Зимой 1920 года, когда я уже учился в первом классе, в Одессу вступили большевики, теперь - навсегда. Наша гимназия стала трудовой школой. Церковь св. Алексея, названная так в честь святого, чье имя носил наследник, на самом верхнем этаже переоборудовали в зал, но на нижних остались в неприкосновенности метлахские плиты и - что важно - прежние преподаватели (кроме батюшки Василия Кирилловича, с которым дружил вплоть до студенческих лет, пока его не выслали на Соловки). Учителя были превосходные, к тому же интеллигентные. Я на всю жизнь им благодарен, в особенности Петру Ивановичу Подлипскому, преподавателю русского языка. От него я узнал не только о Пушкине и о Лермонтове, но и о Баратынском, Тютчеве, Фете, Полонском, я показывал ему свои стихи, иногда он их одобрял.
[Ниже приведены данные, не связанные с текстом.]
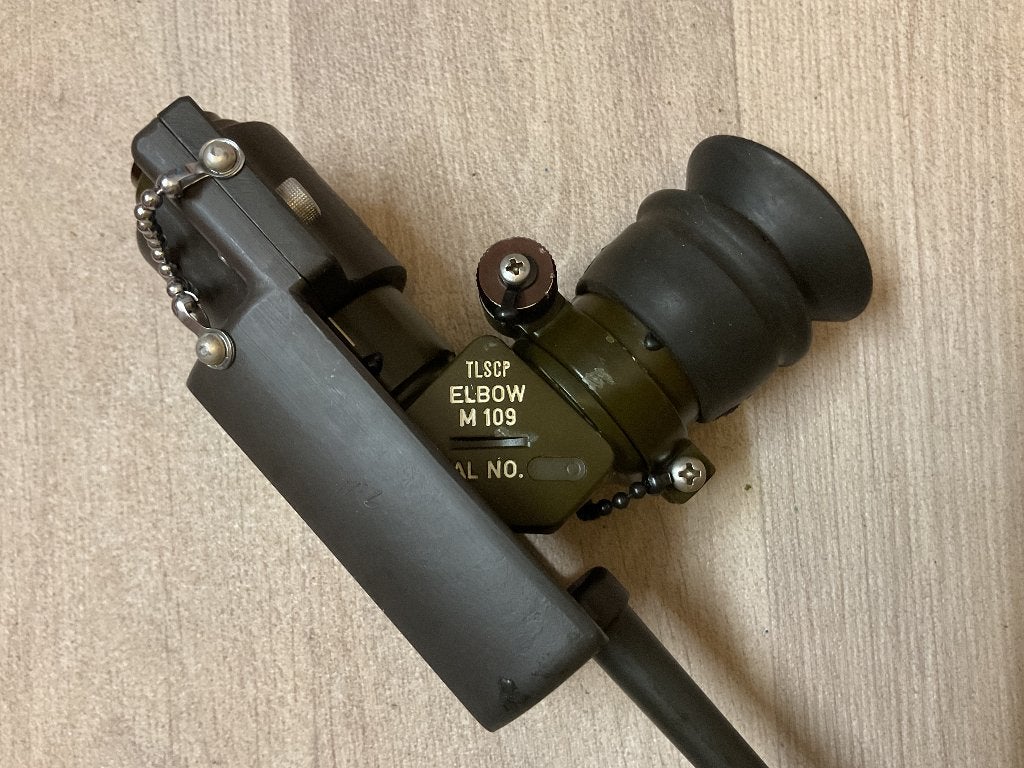 Telescope elbow M-109 richtkijker vizier scope Sight usa, Verzamelen, Ophalen of Verzenden, Landmacht, Amerika, Overige typen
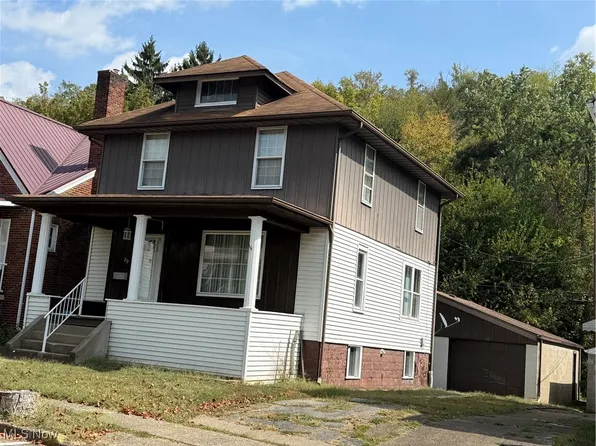 20 Locust Ave, Bridgeport, OH 43912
В старших классах я стал участвовать в занятиях школьного литературного кружка. У нас был руководитель, не помню, как его звали, видимо, студент-филолог. Он разбирал наши опусы, опираясь на комсомольских поэтов. Мои стихи не вызывали в нем сочувствия, но однажды он почему-то меня похвалил, стихи напечатали в нашей стенной газете. Мне этого показалось мало, и я принял отважное решение, отправился на Пушкинскую улицу, в редакцию "Одесских новостей". В комнате без окон, отделявшей собственно редакцию от гудевшей за стеной типографии и освещаемой электрической лампочкой, меня принял высокий, с седым вихром, чуть сутулый консультант в мятых парусиновых брюках и в толстовке,- одет не по-зимнему. Рукой с необычно длинными ногтями он отстранил мою тетрадку, сказал, хрипло дыша: "Стихи надо читать вслух". После первого стихотворения сказал: "Любите ритм, не читайте как пономарь". После второго вперил в меня серо-зеленые глаза и лукаво, победно улыбнулся: "Последние две строки вы сперли у Гумилёва". Я чистосердечно признался: "Поэта Могилёва не знаю". Тут уже он начал смеяться громко, хотя и с хрипотцой: "Каких же вы знаете поэтов?" Стыдиться мне, я думал, было нечего, я начал перечисление с Ломоносова и закончил, кажется, Надсоном - или Фофановым: у нас в доме были дореволюционные "Чтецы-декламаторы". "А современных?" - спросил консуль-тант.Ответ: "Эдуарда Багрицкого и Демьяна Бедного".- "Кто вам нравится больше?" "Багрицкий".- "Почему?" - "Он о море хорошо пишет. И очень звучно. Сравнения у него яркие".- "Так слушайте. Багрицкий буду я. Вы ничего не знаете. Приходите ко мне в воскресенье вечером на Дальницкую. Вам известно, где находится джутовая фабрика?" - "Да, в конце Молдаванки, за Степовой".